В гостиной антураж был несколько повеселее – привычно горел камин в углу, потрескивали поленья; стоял большой, сейчас почти пустой стол, вокруг него толпились стулья, и даже на окнах висели тяжелые портьеры. Здесь стены не были серы – их обтягивала какая-то шелковисто поблескивающая ткань, а сверху виднелись картины, изображающие разнообразные сцены охоты. Здесь пол не был грязен, как в холле – он по-прежнему блестел, говоря о трудах приходящей прислуги, и крича о благосостоянии семьи.
На середине большой столешницы высилась огромная ваза с букетом чудесных, источающих дивный аромат, цветов.
За столом, на том месте, что в настоящем времени предпочитал занимать Альберт, сидела, уткнув лицо в ладони, убитая горем женщина.
Ренард вошел и, увидев ее, остановился, тяжело вздыхая и делая знак спутникам тоже замереть. Женщина была ему знакома.
– Ада… – хриплый голос баронета перекрыл собою треск поленьев, и графиня де Нормонд, вздрогнув, подняла голову. Увидев брата, она слабо улыбнулась и поспешно стерла бегущие по щекам слезы.
– О, Рене… – голос ее дрожал, говорить удавалось с трудом, – Я не ждала тебя, прости. Тебе… тебе известно о нашем несчастье?
Мужчина осторожно кашлянул и, беспомощно оглянувшись на столь же растерянных друзей, аккуратно кивнул.
– К-конечно, милая, конечно. Бедняжка Натали…
– Натали! – Аделайн улыбнулась с оттенком неизбывной горечи, – Моя маленькая принцесса… Ее нет уже несколько лет, но боль все не утихает, ты прав. Но я говорю о другом несчастье, Рене, я говорю об Адриане… Он болен, и я боюсь, очень боюсь – все повторяется, как с Натали.
Баронет тяжело вздохнул. Ситуация немного прояснилась, стало понятно, хотя бы приблизительно, какой сейчас период времени, но сказать об этом сестре он, конечно, не мог. К тому же, убитой горем женщине следовало как-то представить своих спутников, коих она не заметила до сих пор лишь потому, что плакала, и момент для этого тоже казался неподходящим.

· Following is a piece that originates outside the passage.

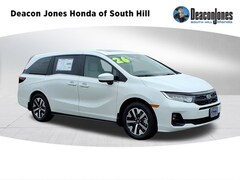 2026 Honda Odyssey EX-L Van Passenger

– Я… – мужчина замялся и вдруг так и расцвел, осененный идеей, – Я слышал, конечно, Ада, слышал. Я привел целителей! – он обернулся и широким жестом указал на совершенно ошарашенных таким поворотом Татьяну и Романа.
Аделайн всхлипнула и, сжав руки в замок, чуть подалась вперед, вглядываясь в незнакомую девушку и кого-то напоминающего юношу.
– Они так юны… – она покачала головой, – Я уже не надеюсь, Рене. Пусть попытаются, конечно, но… А впрочем, быть может, ты и прав – быть может, юность справится там, где ничего не смогла сделать мудрость. Проходите, – она царственным, исполненным благородного достоинства жестом указала на дверь, ведущую к спальням хозяев, – Мой муж сейчас там, он сидит у постели сына. Мы сменяем друг друга, Виктор устал… Но уходить не пожелал. Проходите, прошу вас.
– Ага, – растерянно отозвался Роман и, движимый каким-то странным импульсом, вдруг в два шага оказался рядом с родственницей, хватая ее руку и поднося к своим губам, – Мы сделаем все, что в наших силах, графиня. Мы спасем вашего сына.
Аделайн слабо улыбнулась и кивнула. Подобные обещания не были для нее внове – эти же слова повторял каждый пришедший целитель.
Татьяна предпочла промолчать. Она, как никто понимала и сочувствовала несчастной женщине, она могла представить себе чувства матери, переживающей такой ужасный период, и просто не находила сил ничего сказать. Она ведь и сама переживает за Анри, безмерно волнуется из-за проклятой магии дыхания, так хочет узнать, как он там… А Виктор тут валяет дурака.
Нет, этому пора положить конец!
К нужным дверям девушка направилась первой; спутники ее, несколько удивленные такой резкостью, поспешили за ней.